**Exercise requirements:** Please copy out, word for word, the stretch of the records from the line containing "Among (x1=315, y1=190, x2=402, y2=242): fruit" through the end of the records.

**Data in this exercise:**
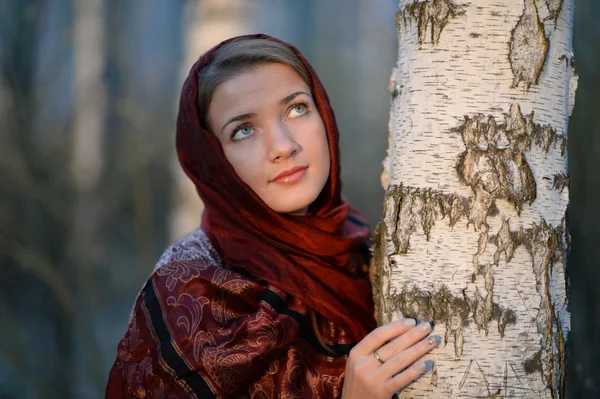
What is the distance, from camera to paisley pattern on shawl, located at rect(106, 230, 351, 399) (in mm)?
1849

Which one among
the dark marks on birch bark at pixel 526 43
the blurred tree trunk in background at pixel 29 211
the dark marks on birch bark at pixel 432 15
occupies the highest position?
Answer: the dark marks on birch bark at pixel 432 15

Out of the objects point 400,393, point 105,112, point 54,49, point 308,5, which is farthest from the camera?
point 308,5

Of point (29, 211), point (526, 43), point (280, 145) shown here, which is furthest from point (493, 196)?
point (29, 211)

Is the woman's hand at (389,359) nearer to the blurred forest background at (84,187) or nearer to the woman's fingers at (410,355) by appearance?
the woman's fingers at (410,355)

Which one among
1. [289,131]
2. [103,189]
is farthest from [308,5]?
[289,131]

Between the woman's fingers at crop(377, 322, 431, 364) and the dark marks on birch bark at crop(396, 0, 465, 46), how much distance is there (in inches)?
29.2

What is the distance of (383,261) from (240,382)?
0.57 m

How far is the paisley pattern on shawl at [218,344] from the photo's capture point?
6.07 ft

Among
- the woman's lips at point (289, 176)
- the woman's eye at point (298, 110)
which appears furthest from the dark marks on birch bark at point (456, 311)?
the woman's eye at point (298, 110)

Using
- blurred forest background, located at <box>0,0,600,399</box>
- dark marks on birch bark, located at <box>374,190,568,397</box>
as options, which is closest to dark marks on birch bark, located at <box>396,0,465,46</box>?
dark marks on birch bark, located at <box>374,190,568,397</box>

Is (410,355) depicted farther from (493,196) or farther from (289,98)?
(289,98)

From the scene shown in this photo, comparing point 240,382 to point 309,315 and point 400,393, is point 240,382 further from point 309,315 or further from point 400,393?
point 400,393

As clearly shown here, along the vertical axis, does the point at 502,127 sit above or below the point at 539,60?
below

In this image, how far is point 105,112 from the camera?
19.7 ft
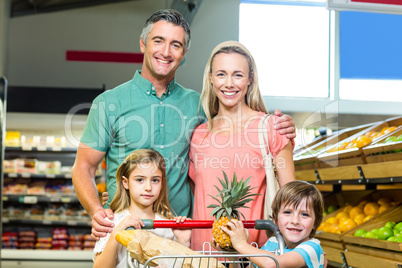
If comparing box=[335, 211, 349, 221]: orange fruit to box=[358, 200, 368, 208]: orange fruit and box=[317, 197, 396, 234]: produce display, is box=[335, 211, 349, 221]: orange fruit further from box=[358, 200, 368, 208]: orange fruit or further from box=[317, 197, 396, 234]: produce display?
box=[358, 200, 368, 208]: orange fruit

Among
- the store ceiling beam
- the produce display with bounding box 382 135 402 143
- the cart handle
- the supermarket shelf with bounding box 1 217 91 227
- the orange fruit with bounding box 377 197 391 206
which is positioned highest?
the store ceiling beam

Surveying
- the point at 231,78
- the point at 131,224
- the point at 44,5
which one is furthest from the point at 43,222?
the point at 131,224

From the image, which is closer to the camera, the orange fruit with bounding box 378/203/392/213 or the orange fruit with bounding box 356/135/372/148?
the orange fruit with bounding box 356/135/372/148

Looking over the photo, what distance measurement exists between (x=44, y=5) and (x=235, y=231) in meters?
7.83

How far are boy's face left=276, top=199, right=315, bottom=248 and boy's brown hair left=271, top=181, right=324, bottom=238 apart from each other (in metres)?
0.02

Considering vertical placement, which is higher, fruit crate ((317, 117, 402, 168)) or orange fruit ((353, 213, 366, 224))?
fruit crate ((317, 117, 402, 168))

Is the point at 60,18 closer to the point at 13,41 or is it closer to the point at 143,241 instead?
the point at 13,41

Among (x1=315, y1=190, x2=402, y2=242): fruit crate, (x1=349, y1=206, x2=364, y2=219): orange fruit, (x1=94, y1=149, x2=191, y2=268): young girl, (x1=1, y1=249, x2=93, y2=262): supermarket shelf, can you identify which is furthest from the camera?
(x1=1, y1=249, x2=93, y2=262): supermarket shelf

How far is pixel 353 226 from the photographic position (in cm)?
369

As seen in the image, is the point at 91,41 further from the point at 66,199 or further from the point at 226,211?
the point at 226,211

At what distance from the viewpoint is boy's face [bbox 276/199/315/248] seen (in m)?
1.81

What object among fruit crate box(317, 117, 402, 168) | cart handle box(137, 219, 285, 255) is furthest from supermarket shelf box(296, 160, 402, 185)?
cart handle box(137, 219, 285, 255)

**Response for this exercise:**
Among (x1=315, y1=190, x2=402, y2=242): fruit crate, (x1=349, y1=206, x2=364, y2=219): orange fruit, (x1=94, y1=149, x2=191, y2=268): young girl, (x1=1, y1=249, x2=93, y2=262): supermarket shelf, can you identify which is furthest from the camera?
(x1=1, y1=249, x2=93, y2=262): supermarket shelf

How far is pixel 353 226 from the photographic position (in cm)?
369

As seen in the image, is the point at 91,41 further from the point at 66,199 or further from the point at 226,211?
the point at 226,211

At what distance from the viewpoint is boy's face [bbox 276/199/315/248] seen (in m)?
1.81

What object among fruit crate box(317, 117, 402, 168) | cart handle box(137, 219, 285, 255) is furthest from supermarket shelf box(296, 160, 402, 185)?
cart handle box(137, 219, 285, 255)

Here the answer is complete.